Le directeur du réseau Sortir du nucléaire, Philippe Brousse, est pour le moins alarmiste.

Après les deux nouvelles explosions qui ont déchiré lundi matin l’enceinte du réacteur 3 de la centrale Fukushima n°1, le pire est à craindre. D’autant que la situation s’aggrave désormais sur trois réacteurs.

Une première explosion avait déjà eu lieu dans cette centrale comptant six réacteurs nucléaires, secoués coup sur coup vendredi par un tremblement de terre d’une puissance inouïe et un violent tsunami.
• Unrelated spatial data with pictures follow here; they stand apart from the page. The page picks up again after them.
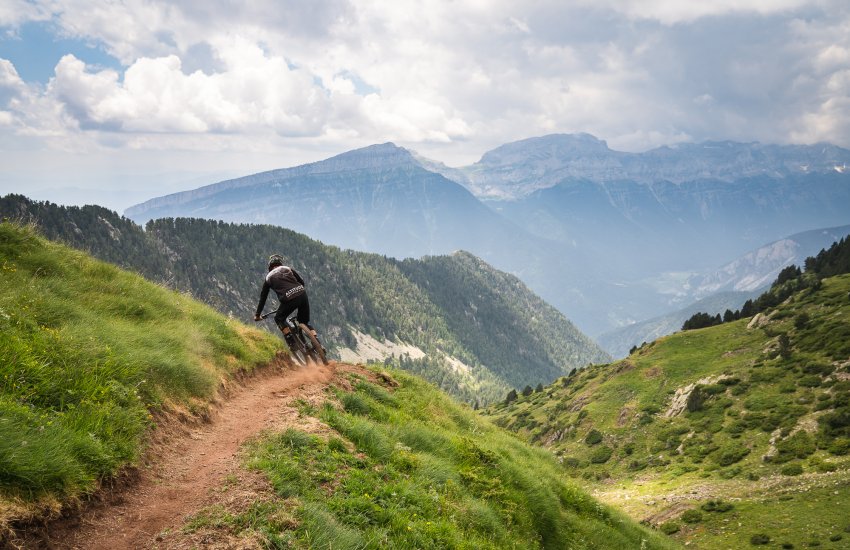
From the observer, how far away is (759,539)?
87.4 ft

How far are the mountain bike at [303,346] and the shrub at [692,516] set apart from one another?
29.5 m

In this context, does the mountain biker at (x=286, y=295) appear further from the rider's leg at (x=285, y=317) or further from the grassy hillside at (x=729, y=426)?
the grassy hillside at (x=729, y=426)

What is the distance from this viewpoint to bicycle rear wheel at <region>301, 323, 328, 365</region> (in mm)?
15555

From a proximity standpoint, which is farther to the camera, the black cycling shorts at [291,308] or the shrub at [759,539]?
the shrub at [759,539]

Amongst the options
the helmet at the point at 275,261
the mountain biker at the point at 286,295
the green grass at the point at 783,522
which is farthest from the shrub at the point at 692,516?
the helmet at the point at 275,261

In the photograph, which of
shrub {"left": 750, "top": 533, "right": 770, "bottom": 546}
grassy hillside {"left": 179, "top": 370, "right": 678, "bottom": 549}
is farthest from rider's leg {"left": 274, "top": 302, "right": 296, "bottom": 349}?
shrub {"left": 750, "top": 533, "right": 770, "bottom": 546}

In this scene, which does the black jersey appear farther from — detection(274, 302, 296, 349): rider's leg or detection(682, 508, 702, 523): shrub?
detection(682, 508, 702, 523): shrub

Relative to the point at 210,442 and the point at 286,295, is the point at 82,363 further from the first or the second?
the point at 286,295

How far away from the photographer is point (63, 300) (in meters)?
10.9

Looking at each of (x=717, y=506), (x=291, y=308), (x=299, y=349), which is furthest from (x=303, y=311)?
(x=717, y=506)

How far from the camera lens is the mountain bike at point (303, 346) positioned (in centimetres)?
1580

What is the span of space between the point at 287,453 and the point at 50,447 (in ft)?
11.6

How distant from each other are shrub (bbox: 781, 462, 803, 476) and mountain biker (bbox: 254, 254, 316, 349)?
132 feet

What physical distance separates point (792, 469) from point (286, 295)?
139 ft
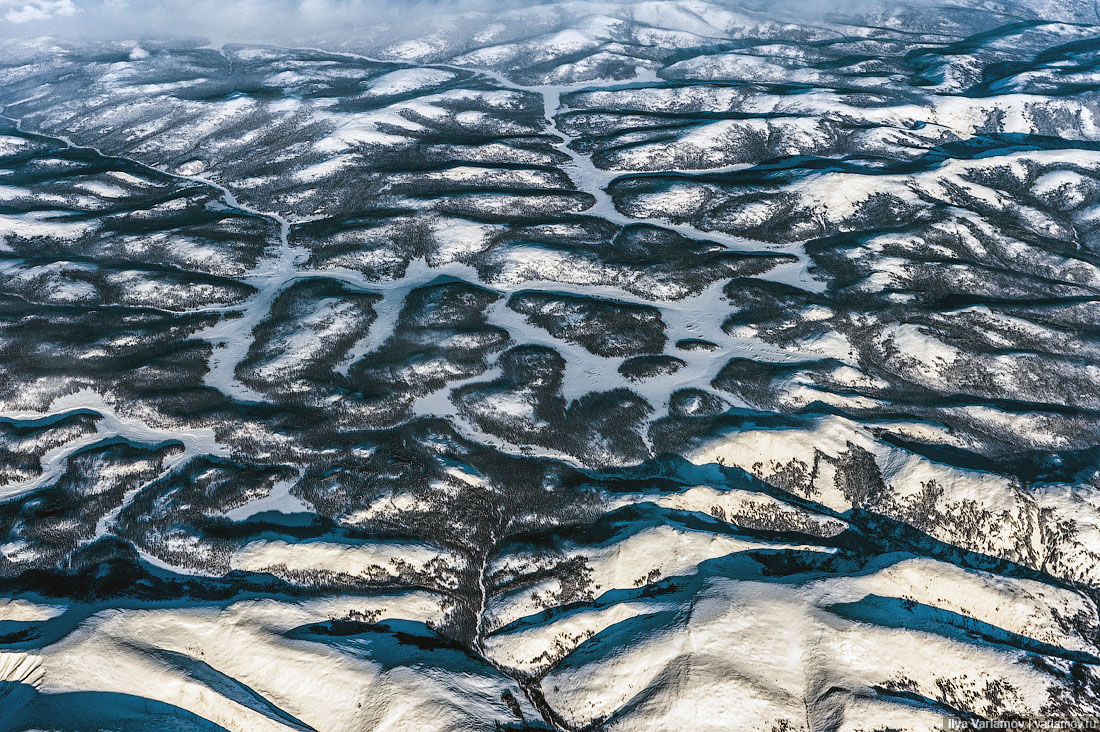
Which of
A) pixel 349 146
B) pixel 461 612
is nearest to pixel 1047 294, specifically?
pixel 461 612

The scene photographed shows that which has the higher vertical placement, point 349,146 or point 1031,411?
point 349,146

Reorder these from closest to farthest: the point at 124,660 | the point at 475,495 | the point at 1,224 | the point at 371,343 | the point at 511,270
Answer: the point at 124,660, the point at 475,495, the point at 371,343, the point at 511,270, the point at 1,224

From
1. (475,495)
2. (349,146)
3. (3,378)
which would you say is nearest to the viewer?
(475,495)

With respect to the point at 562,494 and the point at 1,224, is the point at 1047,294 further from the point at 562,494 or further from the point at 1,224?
the point at 1,224

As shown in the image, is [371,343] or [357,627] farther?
[371,343]

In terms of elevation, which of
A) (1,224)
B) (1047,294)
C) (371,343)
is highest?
(1,224)

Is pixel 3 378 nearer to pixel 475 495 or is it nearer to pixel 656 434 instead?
pixel 475 495

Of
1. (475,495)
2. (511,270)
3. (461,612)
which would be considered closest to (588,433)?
(475,495)
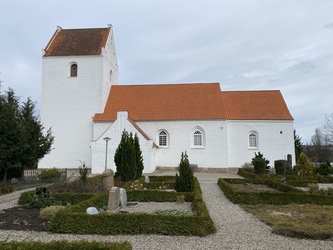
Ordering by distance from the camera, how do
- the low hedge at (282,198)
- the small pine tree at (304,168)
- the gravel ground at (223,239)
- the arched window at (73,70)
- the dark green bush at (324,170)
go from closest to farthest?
the gravel ground at (223,239) < the low hedge at (282,198) < the small pine tree at (304,168) < the dark green bush at (324,170) < the arched window at (73,70)

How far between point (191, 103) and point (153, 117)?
3.72 meters

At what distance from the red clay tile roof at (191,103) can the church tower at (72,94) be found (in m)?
1.60

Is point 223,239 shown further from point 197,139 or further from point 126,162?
point 197,139

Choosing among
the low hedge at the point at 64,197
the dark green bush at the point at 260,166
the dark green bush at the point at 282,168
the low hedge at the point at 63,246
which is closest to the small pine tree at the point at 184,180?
the low hedge at the point at 64,197

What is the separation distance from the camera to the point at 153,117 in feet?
78.4

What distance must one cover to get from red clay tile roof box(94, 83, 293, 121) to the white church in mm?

Les systèmes de refroidissement sont tombés en panne ; pour éviter que les réacteurs ne fondent et que le cœur des réacteurs n’entre en fusion (le pire scénario), des vannes ont été ouvertes pour faire baisser la pression en libérant de la vapeur d’eau (radioactive) dans l’enceinte hermétique qui entoure le réacteur.

Ce sont ces accumulations d’hydrogène et de vapeur d’eau dans le bâtiment d’enceinte du réacteur qui ont causé les trois explosions du week-end dans cette centrale située à 250 km au nord de Tokyo.
«  Le bâtiment du réacteur a explosé mais l’enceinte de sécurité n’a pas été endommagée » , tentait de rassurer l’agence internationale de l’énergie atomique (AIEA) lundi matin.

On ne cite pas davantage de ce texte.